I'm 31.5 years old... I've *NEVER *attended any kind of formal event. Ever.

Ok, I accidentally lied. I went to a wedding when I was 6 years old and another when I was 19 years old. I also attended a May Dance when I was 12 years old.

Other than those three, nothing, never... ever.

I've been invited to fraternity semi-formals, holiday formals, event galas, and obviously, my high school had proms... but these were things I never felt like I could attend for various reasons.

The main reason was anxiety. I get into a ball of self-hating stress when I'm invited to an event.

I need a coach because in 5 weeks, I have two MAJOR events to attend in the SAME night. I can't get out of either of them because I've committed to help put them on and have a financial commitment in both as well.

I'd like someone to inspire me, talk me down when I freak out, help me review clothing options, and just generally tell me it's going to be ok... Both of these groups make me feel hideous and awful... (one is high school the other is high class)... but going to both, and having fun, would be such a major accomplishment in my life.
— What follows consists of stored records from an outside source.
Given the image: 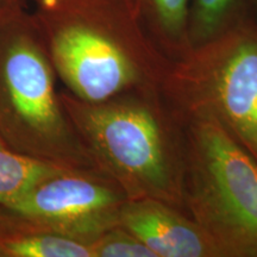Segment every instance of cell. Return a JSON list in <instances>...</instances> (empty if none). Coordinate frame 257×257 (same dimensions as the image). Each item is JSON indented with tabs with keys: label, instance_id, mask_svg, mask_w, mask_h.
I'll return each instance as SVG.
<instances>
[{
	"label": "cell",
	"instance_id": "cell-1",
	"mask_svg": "<svg viewBox=\"0 0 257 257\" xmlns=\"http://www.w3.org/2000/svg\"><path fill=\"white\" fill-rule=\"evenodd\" d=\"M31 16L56 74L80 100L161 87L172 64L133 0H41Z\"/></svg>",
	"mask_w": 257,
	"mask_h": 257
},
{
	"label": "cell",
	"instance_id": "cell-2",
	"mask_svg": "<svg viewBox=\"0 0 257 257\" xmlns=\"http://www.w3.org/2000/svg\"><path fill=\"white\" fill-rule=\"evenodd\" d=\"M60 98L92 162L127 199H157L187 213L185 119L161 87L100 102L69 92H60Z\"/></svg>",
	"mask_w": 257,
	"mask_h": 257
},
{
	"label": "cell",
	"instance_id": "cell-3",
	"mask_svg": "<svg viewBox=\"0 0 257 257\" xmlns=\"http://www.w3.org/2000/svg\"><path fill=\"white\" fill-rule=\"evenodd\" d=\"M55 75L31 14L0 15V140L64 168L98 169L64 110Z\"/></svg>",
	"mask_w": 257,
	"mask_h": 257
},
{
	"label": "cell",
	"instance_id": "cell-4",
	"mask_svg": "<svg viewBox=\"0 0 257 257\" xmlns=\"http://www.w3.org/2000/svg\"><path fill=\"white\" fill-rule=\"evenodd\" d=\"M184 119L187 213L223 257H257V160L212 117Z\"/></svg>",
	"mask_w": 257,
	"mask_h": 257
},
{
	"label": "cell",
	"instance_id": "cell-5",
	"mask_svg": "<svg viewBox=\"0 0 257 257\" xmlns=\"http://www.w3.org/2000/svg\"><path fill=\"white\" fill-rule=\"evenodd\" d=\"M161 92L182 118L216 119L257 160V24L251 17L170 64Z\"/></svg>",
	"mask_w": 257,
	"mask_h": 257
},
{
	"label": "cell",
	"instance_id": "cell-6",
	"mask_svg": "<svg viewBox=\"0 0 257 257\" xmlns=\"http://www.w3.org/2000/svg\"><path fill=\"white\" fill-rule=\"evenodd\" d=\"M126 200L123 189L100 170L64 168L0 212L91 244L119 225Z\"/></svg>",
	"mask_w": 257,
	"mask_h": 257
},
{
	"label": "cell",
	"instance_id": "cell-7",
	"mask_svg": "<svg viewBox=\"0 0 257 257\" xmlns=\"http://www.w3.org/2000/svg\"><path fill=\"white\" fill-rule=\"evenodd\" d=\"M119 225L137 236L156 257H223L188 213L157 199H127L120 210Z\"/></svg>",
	"mask_w": 257,
	"mask_h": 257
},
{
	"label": "cell",
	"instance_id": "cell-8",
	"mask_svg": "<svg viewBox=\"0 0 257 257\" xmlns=\"http://www.w3.org/2000/svg\"><path fill=\"white\" fill-rule=\"evenodd\" d=\"M0 257H92L91 244L0 212Z\"/></svg>",
	"mask_w": 257,
	"mask_h": 257
},
{
	"label": "cell",
	"instance_id": "cell-9",
	"mask_svg": "<svg viewBox=\"0 0 257 257\" xmlns=\"http://www.w3.org/2000/svg\"><path fill=\"white\" fill-rule=\"evenodd\" d=\"M144 30L162 55L174 63L192 51L188 36L191 0H133Z\"/></svg>",
	"mask_w": 257,
	"mask_h": 257
},
{
	"label": "cell",
	"instance_id": "cell-10",
	"mask_svg": "<svg viewBox=\"0 0 257 257\" xmlns=\"http://www.w3.org/2000/svg\"><path fill=\"white\" fill-rule=\"evenodd\" d=\"M252 0H191L188 36L192 49L221 36L250 17Z\"/></svg>",
	"mask_w": 257,
	"mask_h": 257
},
{
	"label": "cell",
	"instance_id": "cell-11",
	"mask_svg": "<svg viewBox=\"0 0 257 257\" xmlns=\"http://www.w3.org/2000/svg\"><path fill=\"white\" fill-rule=\"evenodd\" d=\"M62 169L64 167L15 152L0 140V207Z\"/></svg>",
	"mask_w": 257,
	"mask_h": 257
},
{
	"label": "cell",
	"instance_id": "cell-12",
	"mask_svg": "<svg viewBox=\"0 0 257 257\" xmlns=\"http://www.w3.org/2000/svg\"><path fill=\"white\" fill-rule=\"evenodd\" d=\"M92 257H156L142 240L121 225L105 231L91 243Z\"/></svg>",
	"mask_w": 257,
	"mask_h": 257
},
{
	"label": "cell",
	"instance_id": "cell-13",
	"mask_svg": "<svg viewBox=\"0 0 257 257\" xmlns=\"http://www.w3.org/2000/svg\"><path fill=\"white\" fill-rule=\"evenodd\" d=\"M23 10V0H0V12L10 14Z\"/></svg>",
	"mask_w": 257,
	"mask_h": 257
},
{
	"label": "cell",
	"instance_id": "cell-14",
	"mask_svg": "<svg viewBox=\"0 0 257 257\" xmlns=\"http://www.w3.org/2000/svg\"><path fill=\"white\" fill-rule=\"evenodd\" d=\"M250 17L257 24V0H252L251 12H250Z\"/></svg>",
	"mask_w": 257,
	"mask_h": 257
},
{
	"label": "cell",
	"instance_id": "cell-15",
	"mask_svg": "<svg viewBox=\"0 0 257 257\" xmlns=\"http://www.w3.org/2000/svg\"><path fill=\"white\" fill-rule=\"evenodd\" d=\"M23 2H24V0H23ZM30 2H34L35 4H37V3H38V2H41V0H30Z\"/></svg>",
	"mask_w": 257,
	"mask_h": 257
},
{
	"label": "cell",
	"instance_id": "cell-16",
	"mask_svg": "<svg viewBox=\"0 0 257 257\" xmlns=\"http://www.w3.org/2000/svg\"><path fill=\"white\" fill-rule=\"evenodd\" d=\"M0 15H2V12H0Z\"/></svg>",
	"mask_w": 257,
	"mask_h": 257
}]
</instances>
I'm not going to worry about having a date because that just isn't going to happen. I don't know anyone and I never meet guys so the chances of me having one are slim... so we can ignore that part of the coaching.

Ugh, I'm anxious in my tummy just thinking about it.


----------



## gobettiepurple (Sep 24, 2010)

BBW4Chattery said:


> I'm 31.5 years old... I've *NEVER *attended any kind of formal event. Ever.
> 
> Ok, I accidentally lied. I went to a wedding when I was 6 years old and another when I was 19 years old. I also attended a May Dance when I was 12 years old.
> 
> ...



I hate it when people don't post on people's threads. I feel like I post some great stuff and NO ONE every acknowledges it!

Anyway, I digress. 

I would love to help, although I make no guaranteers on effectiveness or success. Let me know how!


----------



## CastingPearls (Sep 24, 2010)

I'm here to help if you need it, whether on this thread, PM or via Facebook. My homepage is on my profile.


----------



## aocutiepi (Sep 26, 2010)

Same, will help as you need it. I was a fat sorority girl and went to years worth of formal events so I know how hard and intimidating it can be. 
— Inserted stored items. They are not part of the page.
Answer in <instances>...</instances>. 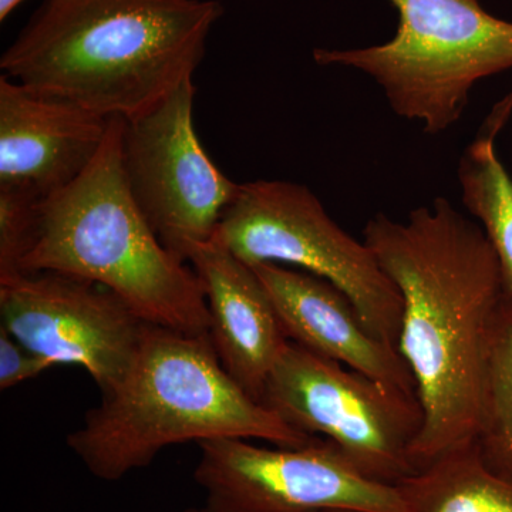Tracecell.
Instances as JSON below:
<instances>
[{
	"label": "cell",
	"instance_id": "6da1fadb",
	"mask_svg": "<svg viewBox=\"0 0 512 512\" xmlns=\"http://www.w3.org/2000/svg\"><path fill=\"white\" fill-rule=\"evenodd\" d=\"M363 237L403 299L399 352L423 416L412 451L420 470L477 440L495 328L510 291L484 229L446 198L406 221L376 215Z\"/></svg>",
	"mask_w": 512,
	"mask_h": 512
},
{
	"label": "cell",
	"instance_id": "7a4b0ae2",
	"mask_svg": "<svg viewBox=\"0 0 512 512\" xmlns=\"http://www.w3.org/2000/svg\"><path fill=\"white\" fill-rule=\"evenodd\" d=\"M222 15L218 0H45L0 69L104 119L133 120L192 79Z\"/></svg>",
	"mask_w": 512,
	"mask_h": 512
},
{
	"label": "cell",
	"instance_id": "3957f363",
	"mask_svg": "<svg viewBox=\"0 0 512 512\" xmlns=\"http://www.w3.org/2000/svg\"><path fill=\"white\" fill-rule=\"evenodd\" d=\"M212 439L302 447L319 437L252 399L222 366L210 333L151 323L123 382L86 414L67 446L94 477L114 483L150 466L165 447Z\"/></svg>",
	"mask_w": 512,
	"mask_h": 512
},
{
	"label": "cell",
	"instance_id": "277c9868",
	"mask_svg": "<svg viewBox=\"0 0 512 512\" xmlns=\"http://www.w3.org/2000/svg\"><path fill=\"white\" fill-rule=\"evenodd\" d=\"M124 119L111 117L96 160L39 205L20 274L57 272L104 286L153 325L210 333L200 279L165 248L128 190L121 161Z\"/></svg>",
	"mask_w": 512,
	"mask_h": 512
},
{
	"label": "cell",
	"instance_id": "5b68a950",
	"mask_svg": "<svg viewBox=\"0 0 512 512\" xmlns=\"http://www.w3.org/2000/svg\"><path fill=\"white\" fill-rule=\"evenodd\" d=\"M396 35L362 49L313 50L319 66L350 67L372 77L394 113L424 133L454 126L481 80L512 69V22L480 0H389Z\"/></svg>",
	"mask_w": 512,
	"mask_h": 512
},
{
	"label": "cell",
	"instance_id": "8992f818",
	"mask_svg": "<svg viewBox=\"0 0 512 512\" xmlns=\"http://www.w3.org/2000/svg\"><path fill=\"white\" fill-rule=\"evenodd\" d=\"M241 261L295 265L345 293L367 330L399 350L403 299L365 241L343 231L305 185L241 184L217 229Z\"/></svg>",
	"mask_w": 512,
	"mask_h": 512
},
{
	"label": "cell",
	"instance_id": "52a82bcc",
	"mask_svg": "<svg viewBox=\"0 0 512 512\" xmlns=\"http://www.w3.org/2000/svg\"><path fill=\"white\" fill-rule=\"evenodd\" d=\"M261 404L293 429L322 437L367 477L397 485L417 473L419 400L289 340Z\"/></svg>",
	"mask_w": 512,
	"mask_h": 512
},
{
	"label": "cell",
	"instance_id": "ba28073f",
	"mask_svg": "<svg viewBox=\"0 0 512 512\" xmlns=\"http://www.w3.org/2000/svg\"><path fill=\"white\" fill-rule=\"evenodd\" d=\"M195 483L208 512H409L399 487L363 474L335 444L201 441Z\"/></svg>",
	"mask_w": 512,
	"mask_h": 512
},
{
	"label": "cell",
	"instance_id": "9c48e42d",
	"mask_svg": "<svg viewBox=\"0 0 512 512\" xmlns=\"http://www.w3.org/2000/svg\"><path fill=\"white\" fill-rule=\"evenodd\" d=\"M195 92L192 79L185 80L147 113L124 120L121 134L128 190L165 248L183 261L188 248L217 234L241 187L202 147Z\"/></svg>",
	"mask_w": 512,
	"mask_h": 512
},
{
	"label": "cell",
	"instance_id": "30bf717a",
	"mask_svg": "<svg viewBox=\"0 0 512 512\" xmlns=\"http://www.w3.org/2000/svg\"><path fill=\"white\" fill-rule=\"evenodd\" d=\"M0 315L26 348L87 370L103 396L123 382L151 325L104 286L57 272L0 279Z\"/></svg>",
	"mask_w": 512,
	"mask_h": 512
},
{
	"label": "cell",
	"instance_id": "8fae6325",
	"mask_svg": "<svg viewBox=\"0 0 512 512\" xmlns=\"http://www.w3.org/2000/svg\"><path fill=\"white\" fill-rule=\"evenodd\" d=\"M110 119L0 77V187L62 191L100 153Z\"/></svg>",
	"mask_w": 512,
	"mask_h": 512
},
{
	"label": "cell",
	"instance_id": "7c38bea8",
	"mask_svg": "<svg viewBox=\"0 0 512 512\" xmlns=\"http://www.w3.org/2000/svg\"><path fill=\"white\" fill-rule=\"evenodd\" d=\"M252 269L291 342L417 399L412 372L399 350L367 330L345 293L319 276L284 265Z\"/></svg>",
	"mask_w": 512,
	"mask_h": 512
},
{
	"label": "cell",
	"instance_id": "4fadbf2b",
	"mask_svg": "<svg viewBox=\"0 0 512 512\" xmlns=\"http://www.w3.org/2000/svg\"><path fill=\"white\" fill-rule=\"evenodd\" d=\"M185 261L204 288L212 345L222 366L261 403L266 380L289 342L264 285L217 235L188 248Z\"/></svg>",
	"mask_w": 512,
	"mask_h": 512
},
{
	"label": "cell",
	"instance_id": "5bb4252c",
	"mask_svg": "<svg viewBox=\"0 0 512 512\" xmlns=\"http://www.w3.org/2000/svg\"><path fill=\"white\" fill-rule=\"evenodd\" d=\"M512 116V93L498 101L458 165L461 200L490 239L512 295V178L495 141Z\"/></svg>",
	"mask_w": 512,
	"mask_h": 512
},
{
	"label": "cell",
	"instance_id": "9a60e30c",
	"mask_svg": "<svg viewBox=\"0 0 512 512\" xmlns=\"http://www.w3.org/2000/svg\"><path fill=\"white\" fill-rule=\"evenodd\" d=\"M409 512H512V480L485 463L476 441L397 484Z\"/></svg>",
	"mask_w": 512,
	"mask_h": 512
},
{
	"label": "cell",
	"instance_id": "2e32d148",
	"mask_svg": "<svg viewBox=\"0 0 512 512\" xmlns=\"http://www.w3.org/2000/svg\"><path fill=\"white\" fill-rule=\"evenodd\" d=\"M485 463L512 480V295L495 328L483 417L476 440Z\"/></svg>",
	"mask_w": 512,
	"mask_h": 512
},
{
	"label": "cell",
	"instance_id": "e0dca14e",
	"mask_svg": "<svg viewBox=\"0 0 512 512\" xmlns=\"http://www.w3.org/2000/svg\"><path fill=\"white\" fill-rule=\"evenodd\" d=\"M43 200L26 188L0 187V279L20 274Z\"/></svg>",
	"mask_w": 512,
	"mask_h": 512
},
{
	"label": "cell",
	"instance_id": "ac0fdd59",
	"mask_svg": "<svg viewBox=\"0 0 512 512\" xmlns=\"http://www.w3.org/2000/svg\"><path fill=\"white\" fill-rule=\"evenodd\" d=\"M57 366L49 357L23 346L5 328H0V390L35 379Z\"/></svg>",
	"mask_w": 512,
	"mask_h": 512
},
{
	"label": "cell",
	"instance_id": "d6986e66",
	"mask_svg": "<svg viewBox=\"0 0 512 512\" xmlns=\"http://www.w3.org/2000/svg\"><path fill=\"white\" fill-rule=\"evenodd\" d=\"M25 0H0V20L9 18L10 13L19 8Z\"/></svg>",
	"mask_w": 512,
	"mask_h": 512
},
{
	"label": "cell",
	"instance_id": "ffe728a7",
	"mask_svg": "<svg viewBox=\"0 0 512 512\" xmlns=\"http://www.w3.org/2000/svg\"><path fill=\"white\" fill-rule=\"evenodd\" d=\"M184 512H208L204 507L202 508H188ZM330 512H355V511H330Z\"/></svg>",
	"mask_w": 512,
	"mask_h": 512
}]
</instances>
Feel free to PM me and I'll check this thread now and again too. I'm not a big poster but I read a lot and interject when needed.


----------



## Dansinfool (Nov 15, 2010)

Willing to lend you an ear and help coach you. As you can see people on here will try and help you out.
You can send me a PM or continue to write on here.


----------



## Tau (Nov 18, 2010)

I'm more than happy to help too. Feel free to message me any time - I'll give you my contact details. Do you have the time to speak to a professional as well - this sounds like quite an anxiety disorder and while we can offer a ton of love and advice we're not right there with you and an actual presence talking you through your worries can also be a great help. Major, major hugz chick.


----------